Incident management plans can be considered one element of a company's risk insulation policy. If risk management is considered in terms of the insulating layers surrounding a live wire (the program or business activity), each layer of mitigation or management affords an additional level of protection against disruptive or harmful influences—thus making a risk pass through several layers of protection or defense prior to being able to cause harm

Incident Management versus Crisis Response

While a subjective definition, it is useful for companies to develop a concept of what they consider incident management versus crisis management. Typically, the crisis management teams have primary responsibility for strategic and complex risk issues, such as political, business, and wide ranging security risks, which can include actual or threats of kidnapping, extortion, bombing or other sabotage, illegal detention, and any conflict with the host government or authorities. The corporate team will also be primarily responsible for implementing complex or significant crisis response plans, such as major evacuations, disaster response measures, or repatriations of fatalities. Corporate management will be focused on considering events, risk levels, and operating constraints that might affect the overall company's ability to engage in or continue with operations in a country, or impact the company's reputation and brand image. Crisis management is therefore more strategic, holistic, and far‐reaching, supporting the response to the actual event, but also dealing with resulting and peripheral risks and requirements outside of the crisis event.

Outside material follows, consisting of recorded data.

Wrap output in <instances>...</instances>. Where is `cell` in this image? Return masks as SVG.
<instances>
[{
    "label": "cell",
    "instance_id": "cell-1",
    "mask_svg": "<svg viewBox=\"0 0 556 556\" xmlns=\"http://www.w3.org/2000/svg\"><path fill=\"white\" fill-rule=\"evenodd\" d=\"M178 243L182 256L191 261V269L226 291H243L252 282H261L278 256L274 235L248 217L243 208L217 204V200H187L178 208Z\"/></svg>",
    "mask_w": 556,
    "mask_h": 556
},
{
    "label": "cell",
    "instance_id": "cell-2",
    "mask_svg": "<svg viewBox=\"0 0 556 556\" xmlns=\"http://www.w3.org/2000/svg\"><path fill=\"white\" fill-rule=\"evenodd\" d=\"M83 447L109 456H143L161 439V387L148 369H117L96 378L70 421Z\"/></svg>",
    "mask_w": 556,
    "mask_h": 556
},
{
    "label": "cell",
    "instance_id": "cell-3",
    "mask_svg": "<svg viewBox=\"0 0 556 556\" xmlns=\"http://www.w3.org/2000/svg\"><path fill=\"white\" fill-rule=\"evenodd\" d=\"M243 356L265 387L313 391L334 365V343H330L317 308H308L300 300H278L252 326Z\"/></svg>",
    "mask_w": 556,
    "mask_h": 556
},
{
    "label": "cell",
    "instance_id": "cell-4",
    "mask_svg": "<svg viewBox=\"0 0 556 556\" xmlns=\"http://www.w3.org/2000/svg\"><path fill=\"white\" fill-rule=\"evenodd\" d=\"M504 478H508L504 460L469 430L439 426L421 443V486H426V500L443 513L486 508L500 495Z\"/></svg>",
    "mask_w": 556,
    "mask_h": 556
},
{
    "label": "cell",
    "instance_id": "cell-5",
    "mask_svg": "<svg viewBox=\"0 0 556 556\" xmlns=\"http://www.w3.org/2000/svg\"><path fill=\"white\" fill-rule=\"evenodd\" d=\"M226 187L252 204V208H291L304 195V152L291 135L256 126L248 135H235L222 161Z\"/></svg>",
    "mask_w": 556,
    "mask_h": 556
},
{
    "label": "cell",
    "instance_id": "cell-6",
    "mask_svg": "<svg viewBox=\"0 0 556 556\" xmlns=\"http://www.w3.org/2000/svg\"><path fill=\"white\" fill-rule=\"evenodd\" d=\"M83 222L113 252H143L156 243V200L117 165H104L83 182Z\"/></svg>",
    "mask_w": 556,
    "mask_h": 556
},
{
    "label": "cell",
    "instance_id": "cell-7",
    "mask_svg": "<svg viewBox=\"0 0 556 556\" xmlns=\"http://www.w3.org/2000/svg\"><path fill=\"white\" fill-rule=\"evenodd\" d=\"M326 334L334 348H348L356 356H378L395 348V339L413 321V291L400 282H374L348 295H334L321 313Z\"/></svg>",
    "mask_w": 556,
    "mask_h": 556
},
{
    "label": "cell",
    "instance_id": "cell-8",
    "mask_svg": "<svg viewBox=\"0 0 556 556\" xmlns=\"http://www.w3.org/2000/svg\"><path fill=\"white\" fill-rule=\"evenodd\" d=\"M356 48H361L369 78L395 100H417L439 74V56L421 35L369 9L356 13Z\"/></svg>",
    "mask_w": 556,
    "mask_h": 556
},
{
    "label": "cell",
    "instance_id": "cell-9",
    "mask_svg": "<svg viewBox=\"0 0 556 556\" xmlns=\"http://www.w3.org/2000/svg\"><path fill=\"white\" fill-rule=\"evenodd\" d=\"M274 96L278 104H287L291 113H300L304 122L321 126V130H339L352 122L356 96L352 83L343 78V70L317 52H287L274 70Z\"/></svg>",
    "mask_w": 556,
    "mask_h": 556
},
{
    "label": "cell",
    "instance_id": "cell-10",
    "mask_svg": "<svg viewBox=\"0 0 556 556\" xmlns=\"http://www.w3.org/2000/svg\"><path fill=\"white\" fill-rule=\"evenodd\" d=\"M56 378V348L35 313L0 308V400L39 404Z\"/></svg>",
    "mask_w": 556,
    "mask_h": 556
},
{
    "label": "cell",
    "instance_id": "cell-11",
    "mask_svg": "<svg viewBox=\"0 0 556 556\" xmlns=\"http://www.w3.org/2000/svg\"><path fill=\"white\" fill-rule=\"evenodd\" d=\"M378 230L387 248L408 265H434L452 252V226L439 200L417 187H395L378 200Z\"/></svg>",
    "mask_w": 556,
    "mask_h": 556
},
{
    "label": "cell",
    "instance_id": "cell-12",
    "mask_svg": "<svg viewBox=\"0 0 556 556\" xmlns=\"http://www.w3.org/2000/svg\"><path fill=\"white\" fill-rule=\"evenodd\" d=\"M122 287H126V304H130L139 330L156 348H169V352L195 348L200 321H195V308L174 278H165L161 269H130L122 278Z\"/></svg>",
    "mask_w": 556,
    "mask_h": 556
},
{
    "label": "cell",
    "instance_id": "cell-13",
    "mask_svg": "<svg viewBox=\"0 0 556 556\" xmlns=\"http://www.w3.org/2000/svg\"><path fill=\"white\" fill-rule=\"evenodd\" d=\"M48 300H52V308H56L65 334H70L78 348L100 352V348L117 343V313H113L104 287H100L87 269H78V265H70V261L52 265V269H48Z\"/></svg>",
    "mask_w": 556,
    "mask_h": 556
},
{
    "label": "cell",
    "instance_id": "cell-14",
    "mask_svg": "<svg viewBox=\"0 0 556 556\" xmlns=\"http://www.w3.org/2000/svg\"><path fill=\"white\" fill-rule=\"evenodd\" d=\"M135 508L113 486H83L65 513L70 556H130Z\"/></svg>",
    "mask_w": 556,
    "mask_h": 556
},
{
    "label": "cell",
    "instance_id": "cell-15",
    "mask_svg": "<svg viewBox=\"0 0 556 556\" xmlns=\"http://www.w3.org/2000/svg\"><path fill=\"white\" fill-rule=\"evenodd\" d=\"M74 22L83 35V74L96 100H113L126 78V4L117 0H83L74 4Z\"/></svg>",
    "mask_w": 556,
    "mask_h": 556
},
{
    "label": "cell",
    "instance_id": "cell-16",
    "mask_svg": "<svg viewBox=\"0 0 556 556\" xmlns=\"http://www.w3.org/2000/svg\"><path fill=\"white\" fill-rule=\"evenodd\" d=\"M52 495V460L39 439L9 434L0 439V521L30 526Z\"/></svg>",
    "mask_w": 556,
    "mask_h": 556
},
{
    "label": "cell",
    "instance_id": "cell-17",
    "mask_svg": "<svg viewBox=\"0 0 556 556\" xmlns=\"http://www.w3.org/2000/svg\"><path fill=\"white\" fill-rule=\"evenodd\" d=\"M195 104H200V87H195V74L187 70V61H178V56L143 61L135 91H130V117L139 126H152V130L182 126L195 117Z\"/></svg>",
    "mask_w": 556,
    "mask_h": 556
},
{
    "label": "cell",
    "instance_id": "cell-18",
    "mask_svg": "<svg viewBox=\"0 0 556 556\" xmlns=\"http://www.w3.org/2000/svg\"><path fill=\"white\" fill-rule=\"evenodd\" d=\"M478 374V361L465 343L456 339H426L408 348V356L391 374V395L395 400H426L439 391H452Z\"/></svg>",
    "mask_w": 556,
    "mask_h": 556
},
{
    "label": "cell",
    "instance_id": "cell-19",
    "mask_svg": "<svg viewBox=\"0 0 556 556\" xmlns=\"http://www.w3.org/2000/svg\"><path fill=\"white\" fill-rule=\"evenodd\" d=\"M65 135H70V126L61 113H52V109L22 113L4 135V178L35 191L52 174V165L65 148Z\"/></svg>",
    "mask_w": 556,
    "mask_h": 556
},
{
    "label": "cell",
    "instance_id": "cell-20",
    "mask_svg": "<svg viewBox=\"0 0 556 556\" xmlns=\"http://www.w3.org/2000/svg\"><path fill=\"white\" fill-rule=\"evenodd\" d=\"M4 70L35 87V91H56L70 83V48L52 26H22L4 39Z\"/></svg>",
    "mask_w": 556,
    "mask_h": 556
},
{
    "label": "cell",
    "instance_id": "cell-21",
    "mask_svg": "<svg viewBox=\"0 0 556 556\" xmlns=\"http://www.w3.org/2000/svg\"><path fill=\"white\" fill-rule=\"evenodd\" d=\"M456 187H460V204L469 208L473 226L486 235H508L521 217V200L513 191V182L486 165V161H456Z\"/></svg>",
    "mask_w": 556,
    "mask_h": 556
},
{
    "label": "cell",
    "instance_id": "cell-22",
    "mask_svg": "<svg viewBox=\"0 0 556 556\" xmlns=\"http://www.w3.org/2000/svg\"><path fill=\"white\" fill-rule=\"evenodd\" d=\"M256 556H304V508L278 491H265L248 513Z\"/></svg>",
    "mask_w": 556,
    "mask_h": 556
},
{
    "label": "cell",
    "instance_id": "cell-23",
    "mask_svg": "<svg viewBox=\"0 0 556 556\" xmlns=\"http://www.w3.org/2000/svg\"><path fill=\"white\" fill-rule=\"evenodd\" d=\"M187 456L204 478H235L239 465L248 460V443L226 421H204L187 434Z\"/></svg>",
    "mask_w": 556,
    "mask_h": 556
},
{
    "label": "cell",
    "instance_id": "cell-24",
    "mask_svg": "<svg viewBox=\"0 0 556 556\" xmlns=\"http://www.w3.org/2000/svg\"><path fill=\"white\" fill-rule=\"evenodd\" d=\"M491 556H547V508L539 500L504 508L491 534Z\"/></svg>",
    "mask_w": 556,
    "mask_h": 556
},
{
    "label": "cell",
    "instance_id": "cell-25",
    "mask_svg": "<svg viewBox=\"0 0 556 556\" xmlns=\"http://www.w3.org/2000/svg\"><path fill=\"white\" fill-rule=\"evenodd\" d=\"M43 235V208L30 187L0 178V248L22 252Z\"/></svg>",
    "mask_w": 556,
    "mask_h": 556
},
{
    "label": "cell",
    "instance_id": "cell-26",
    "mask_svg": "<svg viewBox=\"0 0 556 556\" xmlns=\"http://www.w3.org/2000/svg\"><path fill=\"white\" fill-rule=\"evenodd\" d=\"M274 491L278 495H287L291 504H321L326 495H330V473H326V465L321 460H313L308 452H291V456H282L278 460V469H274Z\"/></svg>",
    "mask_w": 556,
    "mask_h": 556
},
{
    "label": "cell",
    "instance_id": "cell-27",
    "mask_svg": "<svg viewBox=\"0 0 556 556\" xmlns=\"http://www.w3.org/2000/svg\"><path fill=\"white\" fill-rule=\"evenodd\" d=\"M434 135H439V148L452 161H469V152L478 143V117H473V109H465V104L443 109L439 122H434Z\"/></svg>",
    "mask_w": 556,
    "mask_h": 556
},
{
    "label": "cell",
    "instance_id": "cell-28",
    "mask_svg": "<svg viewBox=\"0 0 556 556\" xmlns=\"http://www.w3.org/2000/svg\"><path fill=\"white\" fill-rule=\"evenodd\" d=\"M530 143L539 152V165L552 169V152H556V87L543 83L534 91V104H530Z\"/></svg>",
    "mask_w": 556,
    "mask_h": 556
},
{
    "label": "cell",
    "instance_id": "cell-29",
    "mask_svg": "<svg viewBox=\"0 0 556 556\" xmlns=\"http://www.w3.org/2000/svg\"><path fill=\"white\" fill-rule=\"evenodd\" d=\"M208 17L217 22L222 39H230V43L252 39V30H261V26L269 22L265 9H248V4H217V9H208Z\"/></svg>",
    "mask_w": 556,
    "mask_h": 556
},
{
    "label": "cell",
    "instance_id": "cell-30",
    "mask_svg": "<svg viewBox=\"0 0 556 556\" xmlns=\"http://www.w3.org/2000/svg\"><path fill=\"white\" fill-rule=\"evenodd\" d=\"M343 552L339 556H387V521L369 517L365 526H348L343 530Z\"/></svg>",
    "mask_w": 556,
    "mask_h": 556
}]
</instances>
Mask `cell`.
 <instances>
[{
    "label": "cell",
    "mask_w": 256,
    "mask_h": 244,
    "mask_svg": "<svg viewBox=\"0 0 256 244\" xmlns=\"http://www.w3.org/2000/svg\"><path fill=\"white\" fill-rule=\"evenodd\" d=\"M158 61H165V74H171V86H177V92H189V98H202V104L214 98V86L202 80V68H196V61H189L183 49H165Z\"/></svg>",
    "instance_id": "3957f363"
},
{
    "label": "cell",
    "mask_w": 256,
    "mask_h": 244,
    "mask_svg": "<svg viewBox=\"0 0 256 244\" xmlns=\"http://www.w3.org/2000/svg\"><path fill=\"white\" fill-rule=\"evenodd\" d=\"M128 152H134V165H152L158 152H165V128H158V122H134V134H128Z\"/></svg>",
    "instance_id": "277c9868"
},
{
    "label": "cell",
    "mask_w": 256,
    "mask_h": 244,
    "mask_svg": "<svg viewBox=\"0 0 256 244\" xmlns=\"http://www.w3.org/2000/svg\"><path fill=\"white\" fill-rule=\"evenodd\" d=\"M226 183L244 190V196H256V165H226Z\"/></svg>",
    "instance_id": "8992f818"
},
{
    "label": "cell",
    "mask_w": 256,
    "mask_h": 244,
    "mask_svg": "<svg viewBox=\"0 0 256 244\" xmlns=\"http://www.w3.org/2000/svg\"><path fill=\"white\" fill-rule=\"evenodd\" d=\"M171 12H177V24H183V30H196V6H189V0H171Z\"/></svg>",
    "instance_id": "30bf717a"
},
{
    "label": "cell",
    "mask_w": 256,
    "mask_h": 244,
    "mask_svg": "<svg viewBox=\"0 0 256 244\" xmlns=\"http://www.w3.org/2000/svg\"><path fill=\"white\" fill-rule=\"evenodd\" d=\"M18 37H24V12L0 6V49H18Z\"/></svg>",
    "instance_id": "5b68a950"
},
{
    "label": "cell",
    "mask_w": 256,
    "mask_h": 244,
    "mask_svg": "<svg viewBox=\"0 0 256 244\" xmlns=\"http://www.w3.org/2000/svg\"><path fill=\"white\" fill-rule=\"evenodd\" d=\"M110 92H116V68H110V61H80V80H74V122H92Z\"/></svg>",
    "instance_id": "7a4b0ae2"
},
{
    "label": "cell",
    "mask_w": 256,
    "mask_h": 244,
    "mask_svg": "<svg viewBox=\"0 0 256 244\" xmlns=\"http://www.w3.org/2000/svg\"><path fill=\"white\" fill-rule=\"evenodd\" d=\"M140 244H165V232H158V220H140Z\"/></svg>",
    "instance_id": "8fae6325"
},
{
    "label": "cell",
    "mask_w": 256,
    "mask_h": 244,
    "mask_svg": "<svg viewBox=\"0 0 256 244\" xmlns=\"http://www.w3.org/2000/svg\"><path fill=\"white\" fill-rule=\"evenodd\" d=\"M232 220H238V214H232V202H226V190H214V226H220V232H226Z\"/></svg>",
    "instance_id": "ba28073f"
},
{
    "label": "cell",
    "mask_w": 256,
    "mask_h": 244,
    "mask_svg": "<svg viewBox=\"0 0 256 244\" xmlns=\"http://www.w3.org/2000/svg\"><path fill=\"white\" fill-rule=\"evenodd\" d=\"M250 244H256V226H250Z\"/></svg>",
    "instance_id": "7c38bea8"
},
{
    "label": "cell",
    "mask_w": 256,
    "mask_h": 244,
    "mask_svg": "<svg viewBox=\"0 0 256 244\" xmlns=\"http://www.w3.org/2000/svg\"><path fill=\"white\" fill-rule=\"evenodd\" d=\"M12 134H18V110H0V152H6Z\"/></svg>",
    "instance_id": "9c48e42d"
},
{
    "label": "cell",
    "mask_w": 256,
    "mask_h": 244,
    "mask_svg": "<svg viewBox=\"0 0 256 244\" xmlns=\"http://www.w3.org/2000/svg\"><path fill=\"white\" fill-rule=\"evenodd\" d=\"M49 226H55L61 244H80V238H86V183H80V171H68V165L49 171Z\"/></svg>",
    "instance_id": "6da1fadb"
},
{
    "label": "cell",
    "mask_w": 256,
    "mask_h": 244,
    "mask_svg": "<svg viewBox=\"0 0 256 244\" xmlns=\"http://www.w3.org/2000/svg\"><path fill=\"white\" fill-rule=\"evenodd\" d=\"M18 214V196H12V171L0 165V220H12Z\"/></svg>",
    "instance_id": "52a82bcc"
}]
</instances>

Incident management teams generally have primary responsibility for responding to security risks involving normal operational activities dealing with industrial accidents, organized and opportunistic crime, insurgency and terrorism, as well as natural disasters and other hazards. Incident management teams may take primacy of control for immediate crisis response (typically directed through such tools as the IMP) or urgent crisis response requirements, such as short‐notice evacuations. Incident management is therefore more tactical and granular, dealing with the immediate crisis event in order to bring about control and resolution—as well as supporting the broader crisis response requirements.

Often aspects of the two areas overlap or converge, and components of different incident and crisis teams may find themselves duplicating functions or transitioning responsibilities between the two levels as the event matures. It is useful for companies to organize their crisis response measures so that one group is focused on dealing with the actual event, and a second group is focused on supporting the first while also dealing with issues that would otherwise distract, or occupy the time of, those dealing with the actual emergency situation.